Representation Meets Optimization: Training PINNs and PIKANs for Gray-Box Discovery in Systems Pharmacology
Nazanin Ahmadi Daryakenari, Khemraj Shukla, George Em Karniadakis
TL;DR
This work systematically benchmarks PINNs and tanh-cPIKANs for gray-box discovery in pharmacology, introducing a Chebyshev-based tanh-cPIKAN variant that stabilizes training. By evaluating a spectrum of optimizers, learning-rate schedulers, and numerical precisions on PK and PD inverse problems, it shows that no single method is universally best; however, hybrid optimization (RAdam warm-up followed by BFGS) and double-precision training consistently yield strong accuracy, especially for tanh-cPIKANs. The results offer practical guidance on architecture choice, optimization strategies, and precision settings to robustly recover missing dynamics in sparse, ill-posed biomedical data. The study also demonstrates the value of detailed loss-landscape analyses and provides public code to reproduce the findings and apply them to related gray-box modeling tasks.
Abstract
Physics-Informed Kolmogorov-Arnold Networks (PIKANs) are gaining attention as an effective counterpart to the original multilayer perceptron-based Physics-Informed Neural Networks (PINNs).

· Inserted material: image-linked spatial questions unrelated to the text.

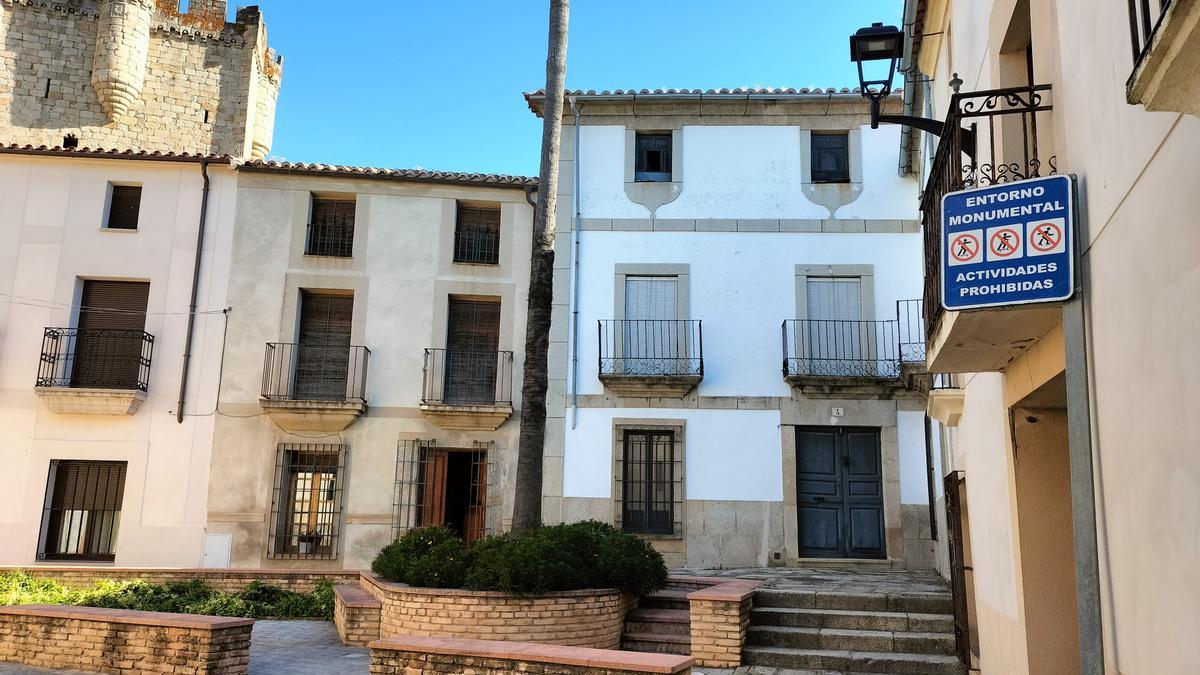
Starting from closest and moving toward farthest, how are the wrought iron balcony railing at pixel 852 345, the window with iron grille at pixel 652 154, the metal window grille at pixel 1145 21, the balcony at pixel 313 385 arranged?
the metal window grille at pixel 1145 21
the wrought iron balcony railing at pixel 852 345
the balcony at pixel 313 385
the window with iron grille at pixel 652 154

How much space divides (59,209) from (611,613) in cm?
1327

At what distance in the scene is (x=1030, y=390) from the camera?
571 cm

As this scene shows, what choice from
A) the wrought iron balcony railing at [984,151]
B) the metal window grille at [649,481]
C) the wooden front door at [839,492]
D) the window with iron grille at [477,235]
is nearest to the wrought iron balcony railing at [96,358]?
the window with iron grille at [477,235]

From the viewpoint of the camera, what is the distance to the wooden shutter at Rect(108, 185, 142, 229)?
17422 millimetres

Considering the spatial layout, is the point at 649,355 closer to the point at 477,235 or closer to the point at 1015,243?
the point at 477,235

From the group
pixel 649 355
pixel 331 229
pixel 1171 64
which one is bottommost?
pixel 1171 64

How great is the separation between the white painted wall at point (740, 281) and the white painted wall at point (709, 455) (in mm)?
491

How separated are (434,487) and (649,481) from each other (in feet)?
12.6

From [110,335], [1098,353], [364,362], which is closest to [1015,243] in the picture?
[1098,353]

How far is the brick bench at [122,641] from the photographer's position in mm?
8570

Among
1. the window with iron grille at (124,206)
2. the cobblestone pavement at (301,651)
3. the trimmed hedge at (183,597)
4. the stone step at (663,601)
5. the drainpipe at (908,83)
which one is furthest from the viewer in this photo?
the window with iron grille at (124,206)

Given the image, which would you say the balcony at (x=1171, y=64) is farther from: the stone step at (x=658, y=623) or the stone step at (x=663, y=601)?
the stone step at (x=663, y=601)

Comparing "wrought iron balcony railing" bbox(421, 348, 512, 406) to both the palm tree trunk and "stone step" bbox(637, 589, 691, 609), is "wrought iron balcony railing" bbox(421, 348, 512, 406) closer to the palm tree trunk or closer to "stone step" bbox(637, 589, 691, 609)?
the palm tree trunk

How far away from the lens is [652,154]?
16.9m
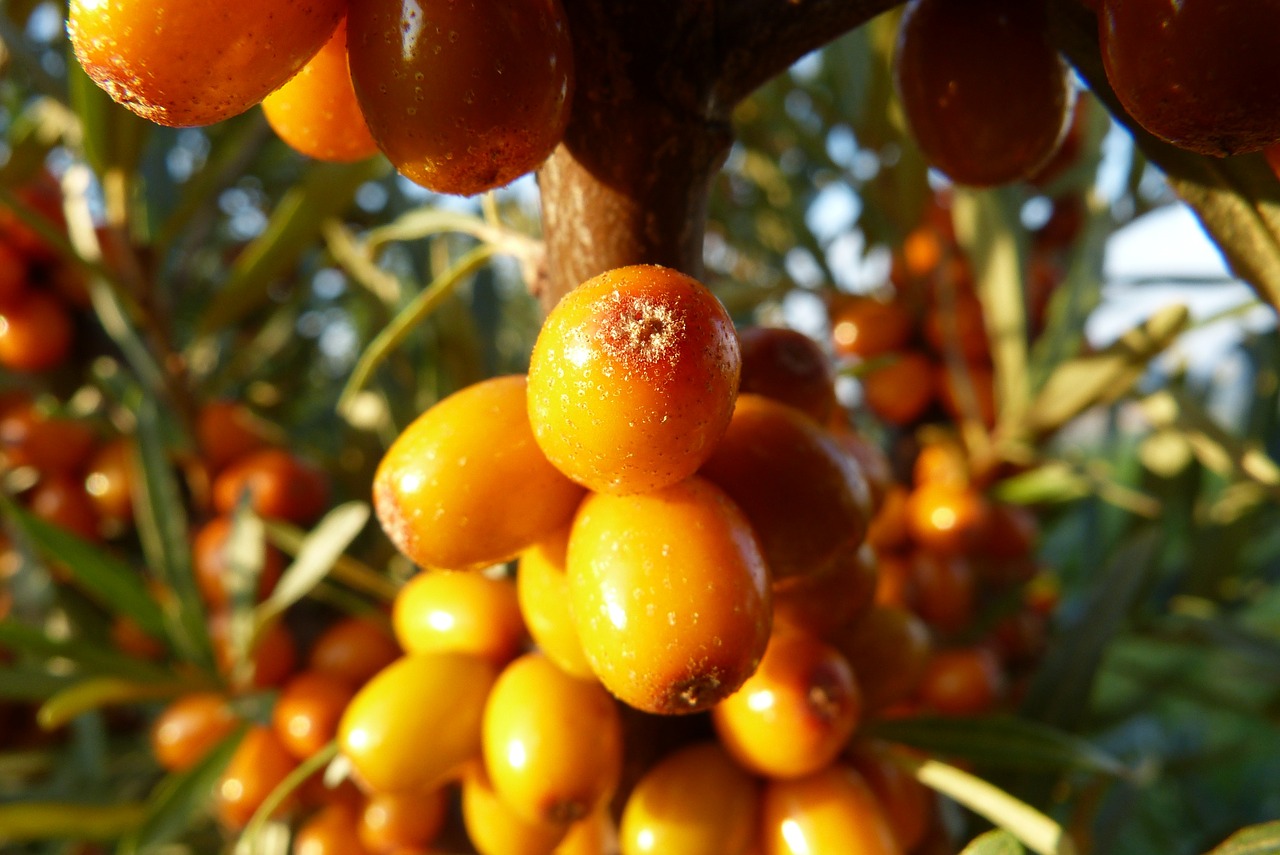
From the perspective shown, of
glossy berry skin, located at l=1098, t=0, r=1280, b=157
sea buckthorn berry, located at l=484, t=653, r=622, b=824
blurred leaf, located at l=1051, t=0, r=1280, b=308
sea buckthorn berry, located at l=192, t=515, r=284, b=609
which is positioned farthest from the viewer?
sea buckthorn berry, located at l=192, t=515, r=284, b=609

Both representation models can address inverse problems and facilitate gray-box system identification. However, a comprehensive understanding of their performance in terms of accuracy and speed remains underexplored. In particular, we introduce a modified PIKAN architecture, tanh-cPIKAN, which is based on Chebyshev polynomials for parametrization of the univariate functions with an extra nonlinearity for enhanced performance. We then present a systematic investigation of how choices of the optimizer, representation, and training configuration influence the performance of PINNs and PIKANs in the context of systems pharmacology modeling. We benchmark a wide range of first-order, second-order, and hybrid optimizers, including various learning rate schedulers. We use the new Optax library to identify the most effective combinations for learning gray-boxes under ill-posed, non-unique, and data-sparse conditions. We examine the influence of model architecture (MLP vs. KAN), numerical precision (single vs. double), the need for warm-up phases for second-order methods, and sensitivity to the initial learning rate. We also assess the optimizer scalability for larger models and analyze the trade-offs introduced by JAX in terms of computational efficiency and numerical accuracy. Using two representative systems pharmacology case studies - a pharmacokinetics model and a chemotherapy drug-response model - we offer practical guidance on selecting optimizers and representation models/architectures for robust and efficient gray-box discovery. Our findings provide actionable insights for improving the training of physics-informed networks in biomedical applications and beyond.